NASHVILLE, Tenn. — Sikorsky’s [LMT] build of its Raider X helicopter for the Army’s Future Attack Reconnaissance Aircraft (FARA) competitive prototyping (CP) effort is now over 85 percent complete, with the company also having completed the build of a second fuselage.
“We’re really proud of the progress. We’re now at ‘weight on wheels,’ where we have the landing gear on the aircraft. We completed landing gear swings, both deploy and retract with the gear doors installed,” Jay Macklin, Sikorsky’s director of Army Future Vertical Lift and innovations strategy and business development, told reporters at Army Aviation Association of America annual conference here. “We’ve also begun powering the aircraft. We have power on. We’re approaching the midpoint of system acceptance test procedure completion on the aircraft.”
Macklin said Sikorsky’s Raider X schedule remains on the path to meet the Army’s goal for first FARA CP flight in the third quarter of 2023.
For FARA, the Army has selected Sikorsky’s Raider X and Bell’s [TXT] 360 Invictus designs for the competitive prototyping phase as it informs its program to field a new scout attack helicopter.
Bell told reporters last month its build of the 360 Invictus for FARA CP was also over 80 percent complete, and that the build structure of the helicopter minus the ITEP engine is expected to be completed around the May timeframe (Defense Daily, March 17).
Both Bell and Sikorsky are set to receive the General Electric Aviation [GE]-built T901 engine in November, with testing of the first ITEP system starting last month (Defense Daily, March 24).

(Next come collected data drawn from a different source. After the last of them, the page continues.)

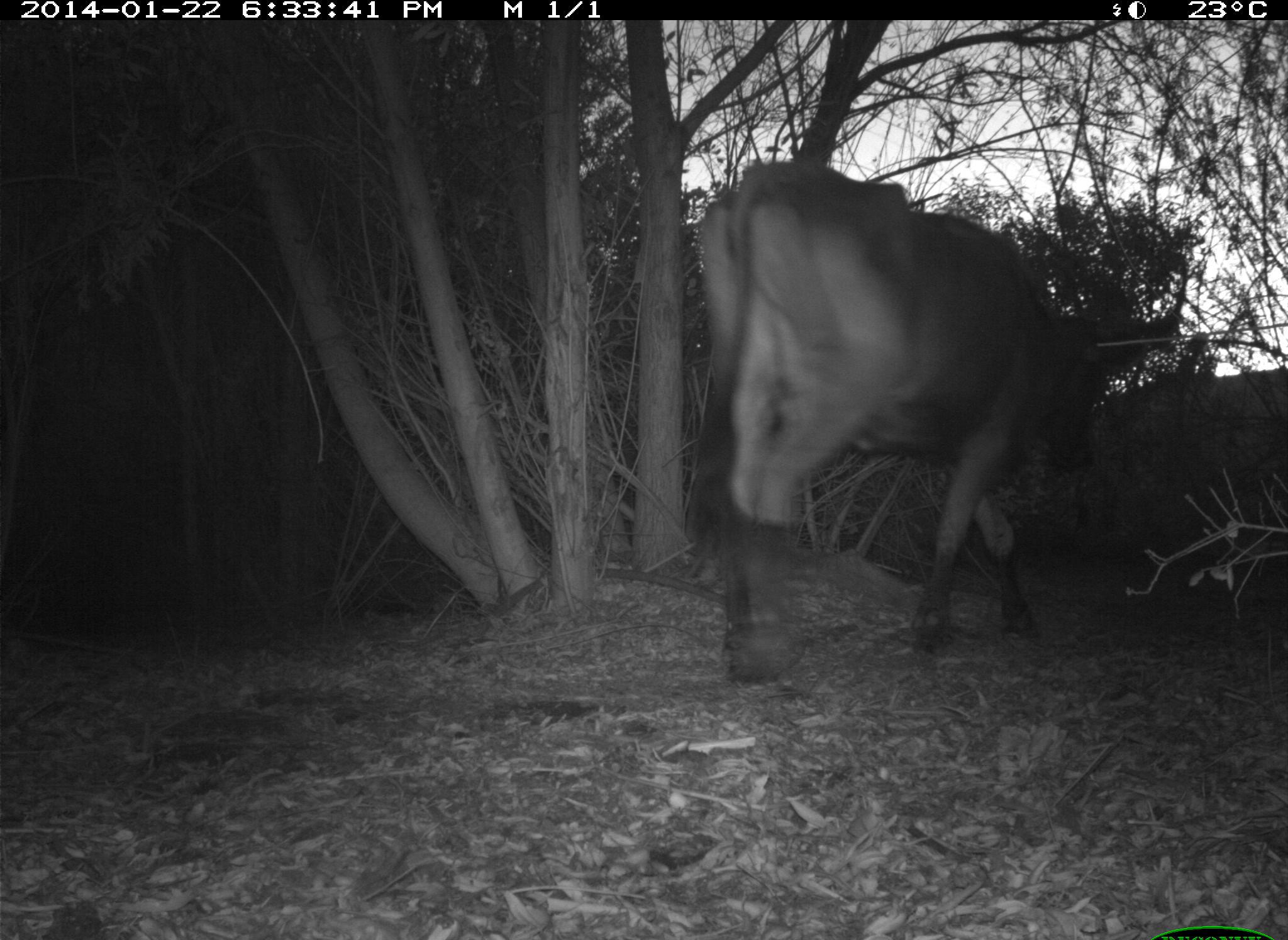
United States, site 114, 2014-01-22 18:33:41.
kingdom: Animalia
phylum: Chordata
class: Mammalia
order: Artiodactyla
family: Bovidae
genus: Bos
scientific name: Bos taurus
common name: cow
Cow (Bos taurus).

Sikorsky noted the second Raider X fuselage, which was also built at Sikorsky’s Development Flight Center in West Palm Beach, Florida, is being integrated into its FARA CP structural test program “and will be used to validate the flight and ground loads capability of the airframe,” the company wrote in a statement.
Macklin added Sikorsky could explore continuing to build out the second fuselage into a full-on aircraft, while citing the benefits the additional asset provides for further testing purposes and risk reduction work.
“In other words, we don’t have to use just the CP. We’ve got a second fuselage where we can do that testing. That’s really going to support our flight and safety test program for the competitive prototype and provide data that feeds information as we build the CP that’s going to fly. It’s another tool that we have to reduce risk,” Macklin said. “It also gives us an option to build it out as a second CP aircraft flying, if we choose to. It gives us that much more flexibility before we make those decisions as we go forward.”